Reliance Industries (RIL) may have set the bad-news ball rolling for corporate India employees.
The conglomerate headed by India’s richest man, Mukesh Ambani, on April 30, announced salary cuts for a section of its workforce in the wake of the coronavirus outbreak and subsequent national lockdown. Those in the behemoth’s hydrocarbon business earning above Rs15 lakh ($19,806) a year will face a 10% pay cut and senior executives will see income slashed by up to 50%, according to a letter by RIL executive director Hital Meswani. Chairman Ambani himself is forgoing his entire salary for the year.
“The hydrocarbons business has been adversely impacted due to reduction in demand for refined products and petrochemicals,” Meswani wrote in the letter to employees. “The situation demands that we maintain a razor-sharp focus on operating costs and fixed costs and all of us need to contribute to make this happen.”
RIL’s decision is possibly the beginning of a country-wide trend, experts say.
“There is absolutely no business activity happening. Companies have to ensure business continuity so they have to hold on to cash flows to avoid a liquidity crunch,” Sonica Aron, managing partner at HR advisory firm Marching Sheep, told Quartz. Deferment of pay, bonuses, and increments, or even not giving leave without pay, may pinch but they’re all better ways of cutting cost at this time.
The new normal, for now
During the 2008 recession, almost 40% of India took a pay cut, independent human resources expert N Shivakumar said. Back then, too, head honchos took zero money home.
Since coronavirus hit India in January, it has been a trying time for many industries, including manufacturing, aviation, and tourism. Before RIL, hotels group Oyo had asked its Indian employees to take a 25% salary cut. Airlines such as SpiceJet told pilots they won’t be getting salaries for April and May. Media houses like The Hindu and NDTV haven’t opted for such austerity measures yet, though.
“If they cut down on teams right now, when the time is right to pick up business, they’ll end up rehiring and spending money and another six months on recruitment and retraining when you could’ve hit the ground running,” Aron added.
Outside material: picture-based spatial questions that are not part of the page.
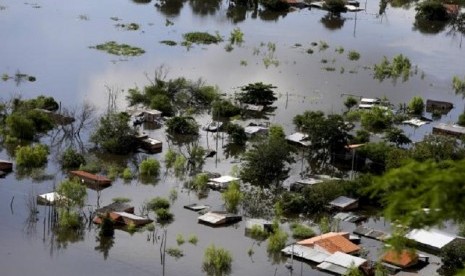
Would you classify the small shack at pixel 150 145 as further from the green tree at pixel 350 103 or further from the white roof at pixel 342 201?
the green tree at pixel 350 103

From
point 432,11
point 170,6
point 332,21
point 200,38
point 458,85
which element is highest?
point 432,11

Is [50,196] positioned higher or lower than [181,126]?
lower

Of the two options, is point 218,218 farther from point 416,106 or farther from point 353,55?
point 353,55

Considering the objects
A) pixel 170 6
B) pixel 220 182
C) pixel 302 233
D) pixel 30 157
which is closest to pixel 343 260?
pixel 302 233

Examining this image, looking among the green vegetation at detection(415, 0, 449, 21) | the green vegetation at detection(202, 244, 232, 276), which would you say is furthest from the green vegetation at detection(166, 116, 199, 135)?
the green vegetation at detection(415, 0, 449, 21)

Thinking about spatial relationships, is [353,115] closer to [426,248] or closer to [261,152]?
[261,152]

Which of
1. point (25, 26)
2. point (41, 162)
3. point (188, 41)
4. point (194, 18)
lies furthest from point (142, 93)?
point (194, 18)

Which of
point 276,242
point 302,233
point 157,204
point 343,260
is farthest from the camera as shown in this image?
point 157,204

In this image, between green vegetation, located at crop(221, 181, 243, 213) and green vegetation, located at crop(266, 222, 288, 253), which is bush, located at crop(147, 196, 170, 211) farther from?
green vegetation, located at crop(266, 222, 288, 253)
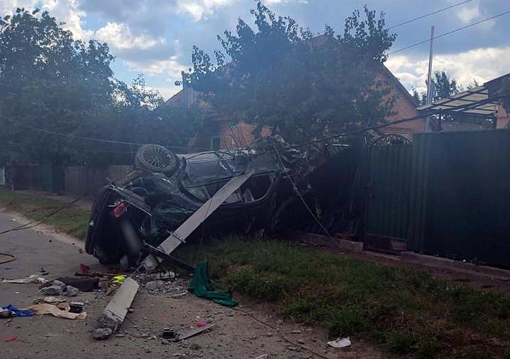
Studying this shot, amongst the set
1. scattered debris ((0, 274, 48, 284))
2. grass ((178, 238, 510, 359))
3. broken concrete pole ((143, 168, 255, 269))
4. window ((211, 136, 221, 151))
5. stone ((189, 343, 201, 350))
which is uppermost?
window ((211, 136, 221, 151))

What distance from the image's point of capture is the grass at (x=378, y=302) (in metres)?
5.43

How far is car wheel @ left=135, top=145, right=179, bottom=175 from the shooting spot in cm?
1177

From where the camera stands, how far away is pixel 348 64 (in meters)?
Answer: 14.5

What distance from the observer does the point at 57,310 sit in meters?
7.41

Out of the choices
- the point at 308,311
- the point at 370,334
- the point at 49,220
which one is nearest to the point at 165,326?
the point at 308,311

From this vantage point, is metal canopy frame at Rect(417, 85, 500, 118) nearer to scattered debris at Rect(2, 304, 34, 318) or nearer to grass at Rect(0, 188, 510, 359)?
grass at Rect(0, 188, 510, 359)

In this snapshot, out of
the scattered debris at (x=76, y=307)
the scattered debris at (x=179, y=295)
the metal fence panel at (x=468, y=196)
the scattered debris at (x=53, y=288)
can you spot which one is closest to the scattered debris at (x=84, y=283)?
the scattered debris at (x=53, y=288)

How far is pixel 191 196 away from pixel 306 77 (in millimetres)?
4874

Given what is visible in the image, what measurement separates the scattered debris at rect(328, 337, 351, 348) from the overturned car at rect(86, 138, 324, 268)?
15.0ft

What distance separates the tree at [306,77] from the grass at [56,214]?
250 inches

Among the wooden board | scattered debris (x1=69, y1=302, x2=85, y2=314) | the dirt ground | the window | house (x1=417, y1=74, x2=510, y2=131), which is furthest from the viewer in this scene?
the window

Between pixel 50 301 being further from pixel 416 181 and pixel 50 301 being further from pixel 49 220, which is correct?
pixel 49 220

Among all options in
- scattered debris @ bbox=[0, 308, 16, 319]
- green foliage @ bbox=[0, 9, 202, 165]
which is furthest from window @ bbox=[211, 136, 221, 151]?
scattered debris @ bbox=[0, 308, 16, 319]

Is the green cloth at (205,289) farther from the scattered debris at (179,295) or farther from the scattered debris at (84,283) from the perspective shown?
the scattered debris at (84,283)
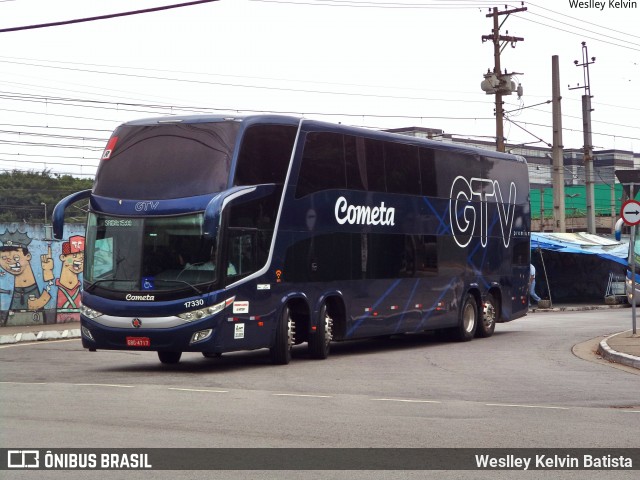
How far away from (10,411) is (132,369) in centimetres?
619

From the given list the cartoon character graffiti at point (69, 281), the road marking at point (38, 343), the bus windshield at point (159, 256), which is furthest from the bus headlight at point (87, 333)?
the cartoon character graffiti at point (69, 281)

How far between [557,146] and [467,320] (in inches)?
927

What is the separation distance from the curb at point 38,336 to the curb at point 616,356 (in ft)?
44.4

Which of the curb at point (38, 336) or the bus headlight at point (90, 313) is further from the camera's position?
the curb at point (38, 336)

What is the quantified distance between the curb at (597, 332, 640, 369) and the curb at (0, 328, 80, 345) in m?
13.5

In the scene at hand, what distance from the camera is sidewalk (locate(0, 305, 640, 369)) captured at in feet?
60.7

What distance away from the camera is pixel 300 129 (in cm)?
1811

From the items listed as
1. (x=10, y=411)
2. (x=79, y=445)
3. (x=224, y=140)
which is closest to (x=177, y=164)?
(x=224, y=140)

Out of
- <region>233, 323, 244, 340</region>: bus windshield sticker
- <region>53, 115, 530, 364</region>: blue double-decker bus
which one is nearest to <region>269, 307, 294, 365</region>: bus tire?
<region>53, 115, 530, 364</region>: blue double-decker bus

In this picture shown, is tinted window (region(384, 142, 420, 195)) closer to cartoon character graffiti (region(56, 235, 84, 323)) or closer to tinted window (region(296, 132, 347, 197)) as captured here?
tinted window (region(296, 132, 347, 197))

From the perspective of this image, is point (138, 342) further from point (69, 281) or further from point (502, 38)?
point (502, 38)

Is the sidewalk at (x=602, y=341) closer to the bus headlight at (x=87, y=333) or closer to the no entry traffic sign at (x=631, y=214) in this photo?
the no entry traffic sign at (x=631, y=214)

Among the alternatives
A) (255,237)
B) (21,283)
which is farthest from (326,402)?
(21,283)

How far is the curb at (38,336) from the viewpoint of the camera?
2480 centimetres
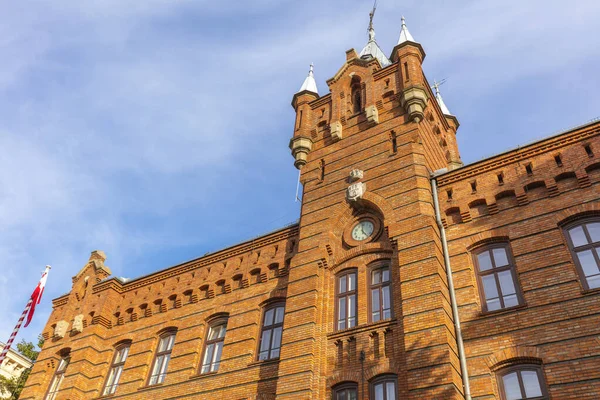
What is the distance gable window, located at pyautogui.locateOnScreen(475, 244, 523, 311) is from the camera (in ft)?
42.5

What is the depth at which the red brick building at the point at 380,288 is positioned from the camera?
39.3 feet

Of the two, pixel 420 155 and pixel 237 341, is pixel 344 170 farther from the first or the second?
pixel 237 341

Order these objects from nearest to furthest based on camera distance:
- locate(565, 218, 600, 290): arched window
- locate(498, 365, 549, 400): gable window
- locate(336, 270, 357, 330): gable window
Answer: locate(498, 365, 549, 400): gable window
locate(565, 218, 600, 290): arched window
locate(336, 270, 357, 330): gable window

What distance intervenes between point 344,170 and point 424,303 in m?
6.23

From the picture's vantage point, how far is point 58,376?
20.1 meters

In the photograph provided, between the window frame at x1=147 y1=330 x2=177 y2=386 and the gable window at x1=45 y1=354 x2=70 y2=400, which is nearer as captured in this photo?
the window frame at x1=147 y1=330 x2=177 y2=386

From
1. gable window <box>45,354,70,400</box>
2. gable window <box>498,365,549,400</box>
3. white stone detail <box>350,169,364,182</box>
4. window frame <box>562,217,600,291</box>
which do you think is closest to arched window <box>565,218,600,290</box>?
window frame <box>562,217,600,291</box>

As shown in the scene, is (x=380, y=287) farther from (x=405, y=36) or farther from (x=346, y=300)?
(x=405, y=36)

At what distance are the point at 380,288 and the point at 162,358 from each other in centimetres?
836

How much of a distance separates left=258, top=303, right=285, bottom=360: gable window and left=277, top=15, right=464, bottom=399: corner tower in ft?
4.52

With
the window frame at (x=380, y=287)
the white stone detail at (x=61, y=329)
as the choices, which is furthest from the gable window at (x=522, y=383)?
the white stone detail at (x=61, y=329)

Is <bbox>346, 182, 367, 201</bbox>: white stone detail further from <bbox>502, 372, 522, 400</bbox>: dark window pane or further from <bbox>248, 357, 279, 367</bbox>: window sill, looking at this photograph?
<bbox>502, 372, 522, 400</bbox>: dark window pane

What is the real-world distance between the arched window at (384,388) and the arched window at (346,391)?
486 mm

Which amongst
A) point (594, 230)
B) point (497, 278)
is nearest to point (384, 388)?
point (497, 278)
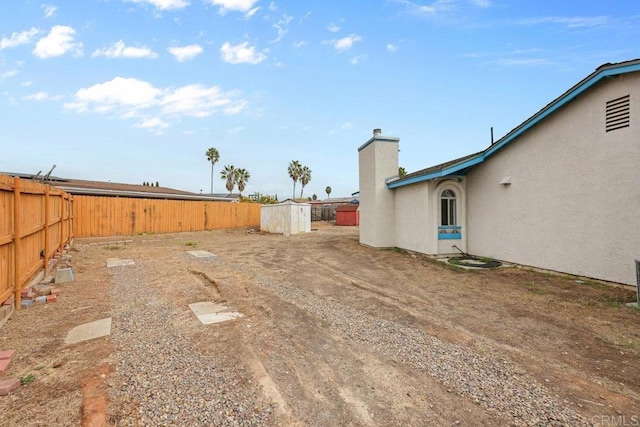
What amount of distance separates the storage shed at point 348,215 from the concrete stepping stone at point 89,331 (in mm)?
25555

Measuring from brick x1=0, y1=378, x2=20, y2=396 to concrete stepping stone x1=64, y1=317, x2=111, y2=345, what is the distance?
3.23ft

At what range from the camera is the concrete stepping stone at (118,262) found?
29.0ft

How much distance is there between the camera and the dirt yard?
239 cm

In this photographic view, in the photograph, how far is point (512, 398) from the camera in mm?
2580

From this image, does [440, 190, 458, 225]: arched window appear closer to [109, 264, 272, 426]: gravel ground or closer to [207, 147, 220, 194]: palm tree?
[109, 264, 272, 426]: gravel ground

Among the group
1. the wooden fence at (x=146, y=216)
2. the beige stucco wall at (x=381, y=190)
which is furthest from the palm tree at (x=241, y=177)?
the beige stucco wall at (x=381, y=190)

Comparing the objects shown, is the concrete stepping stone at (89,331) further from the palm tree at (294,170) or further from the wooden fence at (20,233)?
the palm tree at (294,170)

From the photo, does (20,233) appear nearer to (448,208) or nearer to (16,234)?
(16,234)

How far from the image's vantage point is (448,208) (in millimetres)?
10820

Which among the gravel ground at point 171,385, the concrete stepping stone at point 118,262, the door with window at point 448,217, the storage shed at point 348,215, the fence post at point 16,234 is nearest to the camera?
the gravel ground at point 171,385

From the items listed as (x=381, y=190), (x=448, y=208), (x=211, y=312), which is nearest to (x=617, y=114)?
(x=448, y=208)

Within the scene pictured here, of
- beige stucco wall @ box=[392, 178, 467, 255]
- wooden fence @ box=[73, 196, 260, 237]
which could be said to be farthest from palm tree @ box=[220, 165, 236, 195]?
beige stucco wall @ box=[392, 178, 467, 255]

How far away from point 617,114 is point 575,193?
6.13 feet

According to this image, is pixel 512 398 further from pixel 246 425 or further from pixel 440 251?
pixel 440 251
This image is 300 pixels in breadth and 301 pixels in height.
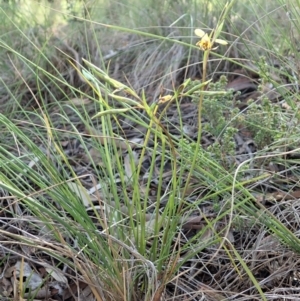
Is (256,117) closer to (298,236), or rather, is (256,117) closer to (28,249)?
(298,236)

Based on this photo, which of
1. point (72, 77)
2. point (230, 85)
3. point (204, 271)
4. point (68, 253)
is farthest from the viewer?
point (72, 77)

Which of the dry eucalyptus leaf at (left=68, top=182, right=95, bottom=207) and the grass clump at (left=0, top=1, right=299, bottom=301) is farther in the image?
the dry eucalyptus leaf at (left=68, top=182, right=95, bottom=207)

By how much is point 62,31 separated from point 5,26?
0.37 meters

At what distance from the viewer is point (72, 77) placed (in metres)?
2.77

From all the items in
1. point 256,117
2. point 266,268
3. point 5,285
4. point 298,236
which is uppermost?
point 256,117

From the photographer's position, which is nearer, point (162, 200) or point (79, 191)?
point (79, 191)

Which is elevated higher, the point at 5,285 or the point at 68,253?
the point at 68,253

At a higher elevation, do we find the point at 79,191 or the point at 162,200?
the point at 79,191

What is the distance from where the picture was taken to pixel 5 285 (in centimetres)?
166

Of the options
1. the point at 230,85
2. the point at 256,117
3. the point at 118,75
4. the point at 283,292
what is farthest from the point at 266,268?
the point at 118,75

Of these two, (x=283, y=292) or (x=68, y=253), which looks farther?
(x=283, y=292)

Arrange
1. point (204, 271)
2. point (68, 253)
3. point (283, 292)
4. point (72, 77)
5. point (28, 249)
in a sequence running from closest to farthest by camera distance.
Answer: point (68, 253) → point (283, 292) → point (204, 271) → point (28, 249) → point (72, 77)

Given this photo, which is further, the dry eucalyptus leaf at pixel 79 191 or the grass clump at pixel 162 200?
the dry eucalyptus leaf at pixel 79 191

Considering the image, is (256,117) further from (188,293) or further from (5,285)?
(5,285)
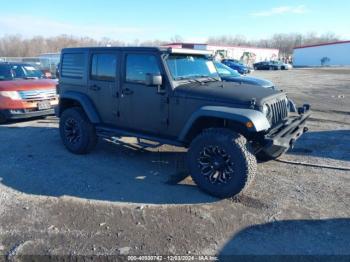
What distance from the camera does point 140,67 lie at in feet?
17.1

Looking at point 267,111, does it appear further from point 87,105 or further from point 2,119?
point 2,119

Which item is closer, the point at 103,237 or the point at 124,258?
the point at 124,258

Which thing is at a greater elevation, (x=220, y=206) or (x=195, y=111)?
(x=195, y=111)

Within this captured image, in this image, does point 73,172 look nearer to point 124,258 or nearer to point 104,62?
point 104,62

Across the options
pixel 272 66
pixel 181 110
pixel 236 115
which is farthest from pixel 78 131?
pixel 272 66

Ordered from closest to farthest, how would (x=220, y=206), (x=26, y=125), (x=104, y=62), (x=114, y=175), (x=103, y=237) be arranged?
(x=103, y=237) → (x=220, y=206) → (x=114, y=175) → (x=104, y=62) → (x=26, y=125)

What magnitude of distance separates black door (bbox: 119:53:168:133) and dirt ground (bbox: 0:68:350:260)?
85 cm

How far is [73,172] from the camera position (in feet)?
17.8

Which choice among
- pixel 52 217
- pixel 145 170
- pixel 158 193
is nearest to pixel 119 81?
pixel 145 170

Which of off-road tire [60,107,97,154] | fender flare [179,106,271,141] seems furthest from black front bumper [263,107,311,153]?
off-road tire [60,107,97,154]

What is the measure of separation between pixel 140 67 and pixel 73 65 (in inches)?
70.1

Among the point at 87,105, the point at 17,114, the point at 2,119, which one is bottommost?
the point at 2,119

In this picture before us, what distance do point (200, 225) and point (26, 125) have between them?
22.6 feet

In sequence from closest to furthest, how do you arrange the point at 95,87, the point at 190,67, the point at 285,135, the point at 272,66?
the point at 285,135, the point at 190,67, the point at 95,87, the point at 272,66
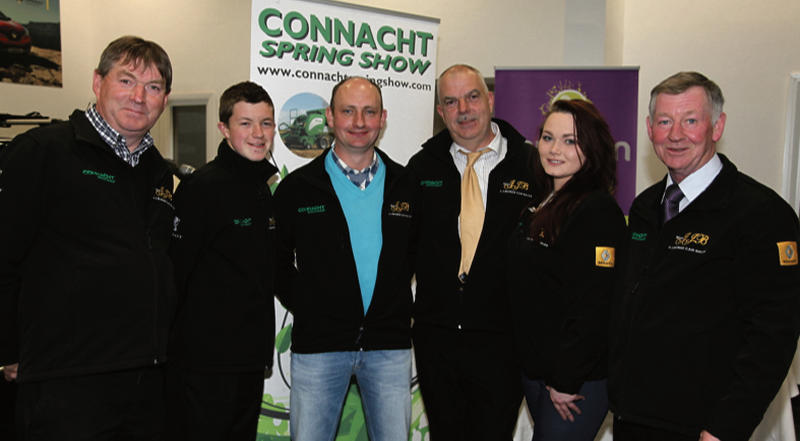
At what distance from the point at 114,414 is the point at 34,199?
2.55ft

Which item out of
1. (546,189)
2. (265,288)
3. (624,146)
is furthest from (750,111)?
(265,288)

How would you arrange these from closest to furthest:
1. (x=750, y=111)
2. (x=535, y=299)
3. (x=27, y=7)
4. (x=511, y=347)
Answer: (x=535, y=299) < (x=511, y=347) < (x=750, y=111) < (x=27, y=7)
Mobile service provider Airtel is, in fact, paying even over 25,000 employees of its dealers and franchisees to maintain strong business ties.
For employees, too, a pay cut may be better since the lockdown also means lesser expenses. “Even post-pandemic, people will not want to go to the mall every week. The saving potential of every individual is going to be high and it’s come down to just roti, kapda, aur makaan (food, clothing, and shelter),” Shivakumar said.
At this point, as millions of Indians lose their jobs, merely having one—even with a pay cut—is a blessing.